• Input data
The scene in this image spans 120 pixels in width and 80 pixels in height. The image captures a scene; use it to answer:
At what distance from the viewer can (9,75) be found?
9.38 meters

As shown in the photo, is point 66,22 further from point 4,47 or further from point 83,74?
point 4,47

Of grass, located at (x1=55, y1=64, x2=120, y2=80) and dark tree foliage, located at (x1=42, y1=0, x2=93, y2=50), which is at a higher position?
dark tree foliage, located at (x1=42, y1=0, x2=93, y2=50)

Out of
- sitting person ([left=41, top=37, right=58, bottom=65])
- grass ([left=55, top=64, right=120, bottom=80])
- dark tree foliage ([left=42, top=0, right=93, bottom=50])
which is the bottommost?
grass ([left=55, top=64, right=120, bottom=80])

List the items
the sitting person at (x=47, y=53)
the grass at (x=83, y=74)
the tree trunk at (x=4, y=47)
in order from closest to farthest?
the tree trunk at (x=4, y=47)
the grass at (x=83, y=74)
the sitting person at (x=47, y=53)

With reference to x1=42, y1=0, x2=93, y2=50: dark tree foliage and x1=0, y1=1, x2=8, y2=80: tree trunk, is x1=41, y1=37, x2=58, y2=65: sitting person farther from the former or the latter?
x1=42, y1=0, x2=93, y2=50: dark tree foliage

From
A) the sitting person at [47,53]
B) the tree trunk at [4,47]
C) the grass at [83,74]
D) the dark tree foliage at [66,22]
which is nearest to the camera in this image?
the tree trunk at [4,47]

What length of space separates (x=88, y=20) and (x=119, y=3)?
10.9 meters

• Stated goal
Print every record exactly as it was given.

• Response
The scene in this image spans 120 pixels in width and 80 pixels in height. The image captures a scene; use it to answer:
At what distance from the viewer can (9,75) be found?
9.38 meters

As shown in the photo, is point 66,22 further from point 4,47 or further from point 83,74?
point 4,47

Of grass, located at (x1=55, y1=64, x2=120, y2=80) and dark tree foliage, located at (x1=42, y1=0, x2=93, y2=50), which is at a higher position?
dark tree foliage, located at (x1=42, y1=0, x2=93, y2=50)

Out of
- sitting person ([left=41, top=37, right=58, bottom=65])
- grass ([left=55, top=64, right=120, bottom=80])
- dark tree foliage ([left=42, top=0, right=93, bottom=50])
which is the bottommost?
grass ([left=55, top=64, right=120, bottom=80])

List the items
the sitting person at (x=47, y=53)
the grass at (x=83, y=74)
the tree trunk at (x=4, y=47)
in order from closest to farthest?
the tree trunk at (x=4, y=47)
the grass at (x=83, y=74)
the sitting person at (x=47, y=53)

With reference to x1=42, y1=0, x2=93, y2=50: dark tree foliage and x1=0, y1=1, x2=8, y2=80: tree trunk, is x1=41, y1=37, x2=58, y2=65: sitting person farther from the former or the latter?
x1=42, y1=0, x2=93, y2=50: dark tree foliage

From
A) the sitting person at [47,53]
B) the tree trunk at [4,47]
C) the grass at [83,74]
D) the dark tree foliage at [66,22]
which is nearest to the camera in this image?
the tree trunk at [4,47]

What length of space separates (x=88, y=20) and (x=119, y=3)?
10.9 meters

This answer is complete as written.